What the task asks
Copy every line of text from the records below, word for word, and leave the pictures out.

⟨

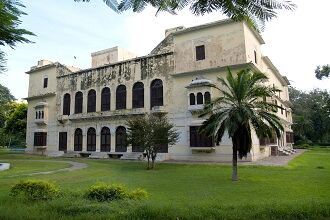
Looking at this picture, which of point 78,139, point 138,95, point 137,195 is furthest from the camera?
point 78,139

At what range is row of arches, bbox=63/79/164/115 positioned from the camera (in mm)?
31297

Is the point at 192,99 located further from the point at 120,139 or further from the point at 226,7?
the point at 226,7

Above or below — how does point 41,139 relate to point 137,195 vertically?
above

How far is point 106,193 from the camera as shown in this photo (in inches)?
356

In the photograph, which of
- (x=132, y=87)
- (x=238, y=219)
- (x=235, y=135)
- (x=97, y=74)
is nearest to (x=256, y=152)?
(x=235, y=135)

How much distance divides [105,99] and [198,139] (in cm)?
1275

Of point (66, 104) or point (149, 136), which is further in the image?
point (66, 104)

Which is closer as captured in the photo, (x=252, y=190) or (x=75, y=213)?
(x=75, y=213)

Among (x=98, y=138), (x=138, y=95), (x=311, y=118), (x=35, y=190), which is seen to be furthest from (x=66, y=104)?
(x=311, y=118)

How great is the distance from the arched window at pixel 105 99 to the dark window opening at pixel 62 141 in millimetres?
6489

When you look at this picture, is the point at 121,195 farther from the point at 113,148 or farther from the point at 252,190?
the point at 113,148

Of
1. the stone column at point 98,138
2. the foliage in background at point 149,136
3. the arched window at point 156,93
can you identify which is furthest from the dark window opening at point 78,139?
the foliage in background at point 149,136

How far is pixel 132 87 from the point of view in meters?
32.9

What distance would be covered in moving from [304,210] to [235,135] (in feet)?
34.0
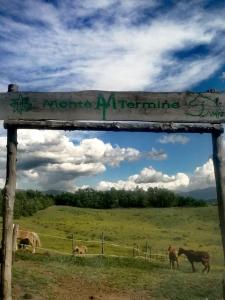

⟩

Expected answer
Looking at this picture, which of point 78,139, point 138,95, point 137,195 is furthest from the camera?
point 78,139

At what range is row of arches, bbox=63/79/164/115 positioned from the camera (in mm)?
31297

Is the point at 192,99 located further from the point at 120,139 or further from the point at 226,7?
the point at 226,7

Above or below — how does point 41,139 relate to point 137,195 vertically?
above

How far is point 106,193 from the camera as shown in this photo (in inches)?
356

In the photograph, which of
- (x=132, y=87)
- (x=238, y=219)
- (x=235, y=135)
- (x=97, y=74)
is nearest to (x=256, y=152)?
(x=235, y=135)

How much distance divides [105,99] and [198,139] (in cm)?
1275

Of point (66, 104) or point (149, 136), which is further in the image?
point (66, 104)

Which is closer as captured in the photo, (x=252, y=190) or (x=75, y=213)?
(x=75, y=213)

Among (x=98, y=138), (x=138, y=95), (x=311, y=118), (x=35, y=190), which is seen to be furthest from (x=66, y=104)?
(x=311, y=118)

How great is the distance from the arched window at pixel 105 99 to the dark window opening at pixel 62 141 in millimetres?
6489

When you look at this picture, is the point at 121,195 farther from the point at 113,148 or farther from the point at 252,190?
the point at 113,148

Of
1. the stone column at point 98,138
2. the foliage in background at point 149,136
3. the arched window at point 156,93
can you identify which is furthest from the dark window opening at point 78,139?
the foliage in background at point 149,136

How far is pixel 132 87 from the point of view in meters?
32.9

What distance would be covered in moving from [304,210] to [235,135] (in feet)?
34.0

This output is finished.